▶ [Input data]:

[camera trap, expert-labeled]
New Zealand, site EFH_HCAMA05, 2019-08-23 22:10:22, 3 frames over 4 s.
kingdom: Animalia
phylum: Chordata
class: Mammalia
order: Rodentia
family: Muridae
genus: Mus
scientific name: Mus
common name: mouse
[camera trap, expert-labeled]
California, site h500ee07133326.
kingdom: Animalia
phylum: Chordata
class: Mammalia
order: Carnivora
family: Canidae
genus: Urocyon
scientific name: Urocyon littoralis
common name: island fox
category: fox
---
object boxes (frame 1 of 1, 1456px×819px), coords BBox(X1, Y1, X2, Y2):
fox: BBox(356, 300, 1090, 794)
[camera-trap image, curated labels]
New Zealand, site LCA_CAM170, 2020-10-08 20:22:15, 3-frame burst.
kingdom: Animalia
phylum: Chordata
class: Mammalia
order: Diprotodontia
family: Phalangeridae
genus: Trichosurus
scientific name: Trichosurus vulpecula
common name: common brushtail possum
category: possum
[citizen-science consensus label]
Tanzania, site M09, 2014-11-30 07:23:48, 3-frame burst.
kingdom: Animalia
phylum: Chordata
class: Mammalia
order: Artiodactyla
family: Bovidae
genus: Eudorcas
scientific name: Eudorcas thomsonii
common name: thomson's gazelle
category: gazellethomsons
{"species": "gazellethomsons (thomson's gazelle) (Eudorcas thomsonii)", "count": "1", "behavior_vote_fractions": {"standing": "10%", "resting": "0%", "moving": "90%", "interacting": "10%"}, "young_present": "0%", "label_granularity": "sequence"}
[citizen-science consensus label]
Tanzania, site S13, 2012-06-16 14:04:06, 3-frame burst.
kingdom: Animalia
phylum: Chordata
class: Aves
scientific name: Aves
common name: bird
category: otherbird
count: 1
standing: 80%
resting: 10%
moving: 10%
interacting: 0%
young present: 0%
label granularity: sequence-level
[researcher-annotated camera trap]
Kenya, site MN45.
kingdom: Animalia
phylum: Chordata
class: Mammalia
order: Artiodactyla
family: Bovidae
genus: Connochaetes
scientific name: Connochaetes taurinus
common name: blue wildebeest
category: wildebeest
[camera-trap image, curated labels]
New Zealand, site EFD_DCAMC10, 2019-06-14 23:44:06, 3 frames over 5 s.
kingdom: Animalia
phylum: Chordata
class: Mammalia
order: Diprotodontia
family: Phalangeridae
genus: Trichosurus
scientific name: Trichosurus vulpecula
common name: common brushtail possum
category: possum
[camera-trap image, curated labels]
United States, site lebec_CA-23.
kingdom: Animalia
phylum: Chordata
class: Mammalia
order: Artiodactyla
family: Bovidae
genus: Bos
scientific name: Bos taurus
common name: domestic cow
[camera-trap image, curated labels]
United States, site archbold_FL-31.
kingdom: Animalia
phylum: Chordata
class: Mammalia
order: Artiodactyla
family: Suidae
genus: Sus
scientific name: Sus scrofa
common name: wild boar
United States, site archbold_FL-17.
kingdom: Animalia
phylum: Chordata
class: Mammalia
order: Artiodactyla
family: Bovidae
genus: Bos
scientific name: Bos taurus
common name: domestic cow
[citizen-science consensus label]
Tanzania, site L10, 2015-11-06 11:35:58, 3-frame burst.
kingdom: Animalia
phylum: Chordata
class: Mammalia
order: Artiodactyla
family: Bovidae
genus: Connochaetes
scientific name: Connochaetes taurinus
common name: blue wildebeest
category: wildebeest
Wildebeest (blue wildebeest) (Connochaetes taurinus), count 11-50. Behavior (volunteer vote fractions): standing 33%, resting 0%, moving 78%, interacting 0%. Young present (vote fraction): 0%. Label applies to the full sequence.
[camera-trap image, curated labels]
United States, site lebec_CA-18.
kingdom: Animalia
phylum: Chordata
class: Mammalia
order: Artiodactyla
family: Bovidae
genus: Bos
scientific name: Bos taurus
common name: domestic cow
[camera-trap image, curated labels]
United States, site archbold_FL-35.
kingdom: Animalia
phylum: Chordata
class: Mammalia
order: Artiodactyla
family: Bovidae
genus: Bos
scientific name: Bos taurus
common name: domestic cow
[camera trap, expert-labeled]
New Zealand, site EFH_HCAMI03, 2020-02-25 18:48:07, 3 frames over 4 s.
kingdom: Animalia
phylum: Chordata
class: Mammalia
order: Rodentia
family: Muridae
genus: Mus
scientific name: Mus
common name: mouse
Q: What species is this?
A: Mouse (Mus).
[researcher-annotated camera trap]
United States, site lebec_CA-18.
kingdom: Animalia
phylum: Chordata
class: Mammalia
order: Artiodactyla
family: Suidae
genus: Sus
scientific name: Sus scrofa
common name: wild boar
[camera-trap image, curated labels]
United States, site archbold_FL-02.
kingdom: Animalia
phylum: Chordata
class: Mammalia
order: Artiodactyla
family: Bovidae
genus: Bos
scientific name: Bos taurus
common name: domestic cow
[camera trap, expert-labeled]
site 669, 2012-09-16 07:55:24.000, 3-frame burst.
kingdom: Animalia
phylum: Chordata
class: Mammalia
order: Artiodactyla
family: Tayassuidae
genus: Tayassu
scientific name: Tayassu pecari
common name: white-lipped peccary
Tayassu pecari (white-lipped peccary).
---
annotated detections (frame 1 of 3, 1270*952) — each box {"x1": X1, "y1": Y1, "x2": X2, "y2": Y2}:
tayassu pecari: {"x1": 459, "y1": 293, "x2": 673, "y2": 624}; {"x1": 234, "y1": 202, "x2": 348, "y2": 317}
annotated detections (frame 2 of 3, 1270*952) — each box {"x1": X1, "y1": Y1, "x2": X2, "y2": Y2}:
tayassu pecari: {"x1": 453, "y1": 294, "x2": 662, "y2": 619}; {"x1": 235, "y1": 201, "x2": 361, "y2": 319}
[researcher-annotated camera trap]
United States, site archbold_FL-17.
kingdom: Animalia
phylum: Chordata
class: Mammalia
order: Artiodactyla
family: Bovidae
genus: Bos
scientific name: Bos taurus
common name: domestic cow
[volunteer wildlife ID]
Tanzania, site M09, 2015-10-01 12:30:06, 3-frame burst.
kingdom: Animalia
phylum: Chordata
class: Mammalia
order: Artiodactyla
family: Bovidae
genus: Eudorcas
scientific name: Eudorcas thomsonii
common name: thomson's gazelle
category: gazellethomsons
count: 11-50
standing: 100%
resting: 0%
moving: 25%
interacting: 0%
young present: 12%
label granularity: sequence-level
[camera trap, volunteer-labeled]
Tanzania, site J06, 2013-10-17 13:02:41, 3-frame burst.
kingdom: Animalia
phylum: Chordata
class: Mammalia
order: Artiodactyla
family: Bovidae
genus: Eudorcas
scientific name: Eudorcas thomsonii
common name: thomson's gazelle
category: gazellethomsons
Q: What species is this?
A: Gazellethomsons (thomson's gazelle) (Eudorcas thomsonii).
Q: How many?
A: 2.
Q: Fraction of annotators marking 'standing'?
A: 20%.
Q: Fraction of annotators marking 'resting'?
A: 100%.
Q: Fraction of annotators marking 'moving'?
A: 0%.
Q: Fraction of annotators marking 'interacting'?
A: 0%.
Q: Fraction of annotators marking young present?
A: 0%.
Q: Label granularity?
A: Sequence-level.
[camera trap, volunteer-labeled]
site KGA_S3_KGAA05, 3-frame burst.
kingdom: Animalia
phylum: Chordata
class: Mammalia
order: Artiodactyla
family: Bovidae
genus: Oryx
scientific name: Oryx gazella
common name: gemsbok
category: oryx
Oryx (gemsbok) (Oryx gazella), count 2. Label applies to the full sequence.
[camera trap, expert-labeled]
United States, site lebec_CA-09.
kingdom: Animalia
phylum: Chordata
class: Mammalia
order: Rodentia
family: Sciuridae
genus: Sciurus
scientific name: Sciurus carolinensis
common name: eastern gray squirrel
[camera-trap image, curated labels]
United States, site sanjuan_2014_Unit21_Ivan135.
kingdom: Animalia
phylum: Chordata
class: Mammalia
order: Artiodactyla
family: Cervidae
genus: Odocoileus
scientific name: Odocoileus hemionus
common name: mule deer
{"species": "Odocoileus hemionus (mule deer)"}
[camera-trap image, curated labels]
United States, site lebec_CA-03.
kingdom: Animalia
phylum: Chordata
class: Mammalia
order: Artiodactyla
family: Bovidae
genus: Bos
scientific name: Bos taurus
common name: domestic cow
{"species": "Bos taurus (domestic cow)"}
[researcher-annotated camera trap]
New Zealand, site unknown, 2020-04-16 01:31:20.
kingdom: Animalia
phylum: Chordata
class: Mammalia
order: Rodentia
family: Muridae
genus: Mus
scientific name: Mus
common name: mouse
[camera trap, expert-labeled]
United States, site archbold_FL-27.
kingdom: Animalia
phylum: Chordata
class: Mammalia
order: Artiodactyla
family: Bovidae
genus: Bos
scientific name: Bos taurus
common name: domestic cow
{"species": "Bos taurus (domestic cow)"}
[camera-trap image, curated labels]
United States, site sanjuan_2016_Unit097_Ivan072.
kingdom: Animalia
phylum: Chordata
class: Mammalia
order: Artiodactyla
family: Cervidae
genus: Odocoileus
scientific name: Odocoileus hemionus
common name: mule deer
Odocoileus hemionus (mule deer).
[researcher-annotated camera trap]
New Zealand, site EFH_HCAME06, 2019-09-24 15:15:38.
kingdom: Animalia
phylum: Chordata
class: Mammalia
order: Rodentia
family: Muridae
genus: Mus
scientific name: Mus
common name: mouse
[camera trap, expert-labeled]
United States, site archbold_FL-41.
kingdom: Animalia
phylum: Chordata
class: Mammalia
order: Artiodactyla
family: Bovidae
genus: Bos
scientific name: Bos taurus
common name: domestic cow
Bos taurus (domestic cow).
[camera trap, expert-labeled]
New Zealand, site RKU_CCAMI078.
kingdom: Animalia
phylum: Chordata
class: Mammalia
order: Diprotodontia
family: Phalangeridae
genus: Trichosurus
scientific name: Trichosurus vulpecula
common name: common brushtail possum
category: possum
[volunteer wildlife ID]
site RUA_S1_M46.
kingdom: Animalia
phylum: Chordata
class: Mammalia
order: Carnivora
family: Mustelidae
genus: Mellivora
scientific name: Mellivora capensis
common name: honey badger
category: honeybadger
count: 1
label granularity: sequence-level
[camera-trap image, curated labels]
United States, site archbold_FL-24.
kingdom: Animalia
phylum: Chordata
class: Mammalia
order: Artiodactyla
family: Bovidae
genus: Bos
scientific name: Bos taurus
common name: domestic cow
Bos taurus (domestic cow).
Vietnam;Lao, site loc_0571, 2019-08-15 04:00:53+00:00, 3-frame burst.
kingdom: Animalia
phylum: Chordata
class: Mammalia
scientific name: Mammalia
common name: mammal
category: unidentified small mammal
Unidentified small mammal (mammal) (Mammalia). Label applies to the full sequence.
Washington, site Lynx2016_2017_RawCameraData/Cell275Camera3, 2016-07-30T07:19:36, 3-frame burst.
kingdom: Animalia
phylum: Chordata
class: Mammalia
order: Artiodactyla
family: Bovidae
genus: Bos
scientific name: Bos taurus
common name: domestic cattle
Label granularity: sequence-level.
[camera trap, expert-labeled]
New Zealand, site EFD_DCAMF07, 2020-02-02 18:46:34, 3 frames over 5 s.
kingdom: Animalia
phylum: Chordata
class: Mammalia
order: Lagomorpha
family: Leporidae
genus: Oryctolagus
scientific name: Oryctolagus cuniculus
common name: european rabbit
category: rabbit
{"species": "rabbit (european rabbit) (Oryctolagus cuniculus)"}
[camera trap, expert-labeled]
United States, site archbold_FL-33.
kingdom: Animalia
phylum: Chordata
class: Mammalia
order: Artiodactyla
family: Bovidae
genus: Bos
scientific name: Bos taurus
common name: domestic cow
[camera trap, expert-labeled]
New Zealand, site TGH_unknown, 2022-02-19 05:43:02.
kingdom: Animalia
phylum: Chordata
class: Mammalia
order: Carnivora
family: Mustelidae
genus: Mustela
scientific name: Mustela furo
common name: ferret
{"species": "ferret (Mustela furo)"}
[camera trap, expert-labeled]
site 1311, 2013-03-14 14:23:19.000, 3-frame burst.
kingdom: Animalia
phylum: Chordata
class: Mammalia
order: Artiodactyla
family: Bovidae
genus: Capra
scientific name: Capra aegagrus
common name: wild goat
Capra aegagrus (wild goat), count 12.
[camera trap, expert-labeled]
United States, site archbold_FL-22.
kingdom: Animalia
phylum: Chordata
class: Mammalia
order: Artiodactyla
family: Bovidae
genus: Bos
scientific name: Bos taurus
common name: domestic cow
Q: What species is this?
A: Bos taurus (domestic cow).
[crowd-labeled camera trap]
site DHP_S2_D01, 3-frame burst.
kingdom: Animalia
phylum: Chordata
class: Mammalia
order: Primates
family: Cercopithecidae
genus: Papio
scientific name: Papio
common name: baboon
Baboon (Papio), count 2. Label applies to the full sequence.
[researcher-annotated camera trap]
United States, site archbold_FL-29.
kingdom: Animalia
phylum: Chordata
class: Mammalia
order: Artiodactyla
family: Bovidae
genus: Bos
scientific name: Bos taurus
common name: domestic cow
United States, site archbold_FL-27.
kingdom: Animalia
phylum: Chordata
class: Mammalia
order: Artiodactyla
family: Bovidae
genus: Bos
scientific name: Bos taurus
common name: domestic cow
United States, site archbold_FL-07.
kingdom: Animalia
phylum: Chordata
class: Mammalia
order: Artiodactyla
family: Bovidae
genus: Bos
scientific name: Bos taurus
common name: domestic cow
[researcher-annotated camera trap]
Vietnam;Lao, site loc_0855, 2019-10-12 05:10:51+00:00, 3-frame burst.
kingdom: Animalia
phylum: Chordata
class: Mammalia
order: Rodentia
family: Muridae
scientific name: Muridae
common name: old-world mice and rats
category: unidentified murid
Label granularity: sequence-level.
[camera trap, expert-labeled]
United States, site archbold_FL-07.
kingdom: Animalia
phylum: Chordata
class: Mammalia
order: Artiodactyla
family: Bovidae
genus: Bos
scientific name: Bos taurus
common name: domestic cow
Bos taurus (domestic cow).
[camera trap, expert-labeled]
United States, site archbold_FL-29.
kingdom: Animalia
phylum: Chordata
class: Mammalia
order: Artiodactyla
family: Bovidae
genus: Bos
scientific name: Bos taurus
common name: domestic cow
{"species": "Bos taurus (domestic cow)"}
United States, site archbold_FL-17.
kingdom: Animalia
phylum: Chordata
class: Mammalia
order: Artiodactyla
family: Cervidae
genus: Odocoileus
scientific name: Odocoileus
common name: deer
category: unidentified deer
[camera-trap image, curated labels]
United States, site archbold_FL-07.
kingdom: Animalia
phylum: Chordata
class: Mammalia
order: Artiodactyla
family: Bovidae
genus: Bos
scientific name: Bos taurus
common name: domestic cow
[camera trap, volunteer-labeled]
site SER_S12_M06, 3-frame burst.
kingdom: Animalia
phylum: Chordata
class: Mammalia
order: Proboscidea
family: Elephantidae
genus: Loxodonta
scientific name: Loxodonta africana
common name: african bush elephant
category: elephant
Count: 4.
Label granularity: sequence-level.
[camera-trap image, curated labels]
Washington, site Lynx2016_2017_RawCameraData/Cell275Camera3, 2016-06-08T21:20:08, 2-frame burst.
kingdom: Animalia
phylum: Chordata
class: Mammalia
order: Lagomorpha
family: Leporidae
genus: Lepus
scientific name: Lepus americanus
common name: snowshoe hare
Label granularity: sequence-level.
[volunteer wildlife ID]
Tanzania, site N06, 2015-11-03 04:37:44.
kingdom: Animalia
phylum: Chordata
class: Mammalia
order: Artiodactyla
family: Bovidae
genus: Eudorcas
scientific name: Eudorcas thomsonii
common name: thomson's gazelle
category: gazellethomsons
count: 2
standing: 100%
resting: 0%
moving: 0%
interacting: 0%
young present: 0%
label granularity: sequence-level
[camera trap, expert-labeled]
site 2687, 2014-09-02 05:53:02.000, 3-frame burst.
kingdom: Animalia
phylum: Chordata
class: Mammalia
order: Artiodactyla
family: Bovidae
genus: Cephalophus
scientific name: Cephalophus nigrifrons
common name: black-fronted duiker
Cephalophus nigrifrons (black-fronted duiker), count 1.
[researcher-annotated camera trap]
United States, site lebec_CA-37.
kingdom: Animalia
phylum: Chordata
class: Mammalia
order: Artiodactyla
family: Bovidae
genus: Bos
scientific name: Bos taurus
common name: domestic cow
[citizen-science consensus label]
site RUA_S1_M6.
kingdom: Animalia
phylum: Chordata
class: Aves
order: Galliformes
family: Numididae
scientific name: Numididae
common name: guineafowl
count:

▶ [What the task asks]: An exact copy of the data is needed, running from its first line through the line that holds "family: Canidae", and nothing beyond that.

▶ [Output below]:
[camera trap, expert-labeled]
New Zealand, site EFH_HCAMA05, 2019-08-23 22:10:22, 3 frames over 4 s.
kingdom: Animalia
phylum: Chordata
class: Mammalia
order: Rodentia
family: Muridae
genus: Mus
scientific name: Mus
common name: mouse
[camera trap, expert-labeled]
California, site h500ee07133326.
kingdom: Animalia
phylum: Chordata
class: Mammalia
order: Carnivora
family: Canidae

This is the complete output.